_Problem to solve_
Please rewrite the records below with every "stone paving slab" swapped for "flagstone" and nothing else changed.
---------- Task data
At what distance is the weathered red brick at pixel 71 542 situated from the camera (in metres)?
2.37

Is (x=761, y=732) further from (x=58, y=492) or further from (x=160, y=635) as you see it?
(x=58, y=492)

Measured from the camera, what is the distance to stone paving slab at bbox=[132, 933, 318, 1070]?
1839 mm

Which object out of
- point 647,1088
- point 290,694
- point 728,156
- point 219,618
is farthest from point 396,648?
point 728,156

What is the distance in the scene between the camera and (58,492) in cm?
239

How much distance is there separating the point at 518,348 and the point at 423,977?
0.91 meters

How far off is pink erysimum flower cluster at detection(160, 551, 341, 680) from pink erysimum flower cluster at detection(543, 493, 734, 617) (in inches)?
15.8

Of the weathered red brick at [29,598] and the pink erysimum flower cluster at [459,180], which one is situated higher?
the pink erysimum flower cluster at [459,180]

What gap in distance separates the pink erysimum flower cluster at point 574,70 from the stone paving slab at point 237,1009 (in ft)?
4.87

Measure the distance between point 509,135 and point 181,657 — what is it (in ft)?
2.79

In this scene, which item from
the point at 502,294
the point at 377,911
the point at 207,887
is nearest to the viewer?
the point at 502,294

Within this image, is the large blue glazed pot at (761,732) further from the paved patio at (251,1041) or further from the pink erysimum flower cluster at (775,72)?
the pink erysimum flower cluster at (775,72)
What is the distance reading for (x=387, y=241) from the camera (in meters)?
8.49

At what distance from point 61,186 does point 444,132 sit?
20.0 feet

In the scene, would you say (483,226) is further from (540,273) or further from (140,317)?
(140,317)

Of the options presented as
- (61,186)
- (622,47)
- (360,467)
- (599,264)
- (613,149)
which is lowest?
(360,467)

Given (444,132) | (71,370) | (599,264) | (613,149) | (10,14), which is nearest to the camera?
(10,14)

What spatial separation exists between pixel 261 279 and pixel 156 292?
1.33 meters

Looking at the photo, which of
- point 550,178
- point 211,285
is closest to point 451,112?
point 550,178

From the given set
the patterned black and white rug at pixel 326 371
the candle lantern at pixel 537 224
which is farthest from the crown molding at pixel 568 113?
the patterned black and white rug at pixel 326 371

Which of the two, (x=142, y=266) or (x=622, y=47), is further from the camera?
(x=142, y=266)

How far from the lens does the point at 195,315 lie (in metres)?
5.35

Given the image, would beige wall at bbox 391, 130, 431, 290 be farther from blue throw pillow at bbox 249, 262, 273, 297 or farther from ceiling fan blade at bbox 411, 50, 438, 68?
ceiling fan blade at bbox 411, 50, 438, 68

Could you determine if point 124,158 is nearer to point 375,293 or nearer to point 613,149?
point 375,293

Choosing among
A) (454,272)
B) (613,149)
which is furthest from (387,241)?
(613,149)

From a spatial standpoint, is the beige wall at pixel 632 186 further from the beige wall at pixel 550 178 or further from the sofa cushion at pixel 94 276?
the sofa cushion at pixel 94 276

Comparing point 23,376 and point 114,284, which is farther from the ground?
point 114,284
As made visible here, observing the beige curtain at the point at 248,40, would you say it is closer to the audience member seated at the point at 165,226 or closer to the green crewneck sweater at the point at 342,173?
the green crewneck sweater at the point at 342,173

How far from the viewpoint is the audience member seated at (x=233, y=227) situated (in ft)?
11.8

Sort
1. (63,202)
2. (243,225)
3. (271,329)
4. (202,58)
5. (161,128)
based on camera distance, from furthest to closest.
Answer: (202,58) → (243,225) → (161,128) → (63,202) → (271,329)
--------------------
_Correct answer_
At what distance is the weathered red brick at pixel 71 542 situated from the camera (in metres)?
2.37

Is (x=761, y=732) further from (x=58, y=492) or further from (x=160, y=635) as you see it?
(x=58, y=492)

Measured from the camera, what is the distance to flagstone at bbox=[132, 933, 318, 1070]?
1839 mm

Which object out of
- point 647,1088
- point 290,694
- point 728,156
- point 219,618
is farthest from point 396,648?
point 728,156

What is the distance in the scene between the camera and (58,492) in cm?
239

How much distance is there separating the point at 518,348 and the point at 423,977?
0.91 meters

How far off is pink erysimum flower cluster at detection(160, 551, 341, 680) from pink erysimum flower cluster at detection(543, 493, 734, 617) (in inches)?
15.8

Of the weathered red brick at [29,598] and the pink erysimum flower cluster at [459,180], which one is situated higher?
the pink erysimum flower cluster at [459,180]

What gap in distance separates the pink erysimum flower cluster at point 574,70 from the flagstone at point 237,1009 (in ft)?
4.87

Measure the distance between point 509,135 and point 181,657 — what is it (in ft)?
2.79

In this scene, which item from
the point at 502,294
the point at 377,911
the point at 207,887
is nearest to the viewer?
the point at 502,294

Within this image, is the large blue glazed pot at (761,732) further from the paved patio at (251,1041) or further from the pink erysimum flower cluster at (775,72)?
the pink erysimum flower cluster at (775,72)
What is the distance reading for (x=387, y=241) from the camera (in meters)?
8.49

At what distance from point 61,186 does point 444,132 sit?
20.0 feet

In the scene, would you say (483,226) is further from (540,273) or further from (140,317)?
(140,317)

Of the options presented as
- (61,186)
- (622,47)
- (360,467)
- (599,264)
- (613,149)
which is lowest?
(360,467)

Given (444,132) | (71,370) | (599,264) | (613,149) | (10,14), which is nearest to the camera?
(10,14)

What spatial separation exists between pixel 261 279 and pixel 156 292?
1.33 meters

Looking at the photo, which of
- point 550,178
- point 211,285
is closest to point 451,112?
point 550,178

From the given set
the patterned black and white rug at pixel 326 371
the candle lantern at pixel 537 224
which is farthest from the crown molding at pixel 568 113?
the patterned black and white rug at pixel 326 371

Which of the two, (x=142, y=266) or (x=622, y=47), is further from the camera?
(x=142, y=266)

How far from the lens does the point at 195,315 lie (in metres)?
5.35

Given the image, would beige wall at bbox 391, 130, 431, 290 be farther from blue throw pillow at bbox 249, 262, 273, 297 or farther from ceiling fan blade at bbox 411, 50, 438, 68?
ceiling fan blade at bbox 411, 50, 438, 68

Could you determine if point 124,158 is nearer to point 375,293 or nearer to point 613,149?
point 375,293

Choosing among
A) (454,272)
B) (613,149)
which is furthest from (387,241)?
(613,149)

From a spatial standpoint, is the beige wall at pixel 632 186 further from the beige wall at pixel 550 178 or further from the sofa cushion at pixel 94 276?
the sofa cushion at pixel 94 276

Comparing point 23,376 and point 114,284, which is farther from the ground?
point 114,284
As made visible here, observing the beige curtain at the point at 248,40, would you say it is closer to the audience member seated at the point at 165,226 or closer to the green crewneck sweater at the point at 342,173?
the green crewneck sweater at the point at 342,173

How far from the viewpoint is the audience member seated at (x=233, y=227) situated (in ft)?
11.8

Sort
1. (63,202)
2. (243,225)
3. (271,329)
4. (202,58)
5. (161,128)
based on camera distance, from furthest to closest.
Answer: (202,58) → (243,225) → (161,128) → (63,202) → (271,329)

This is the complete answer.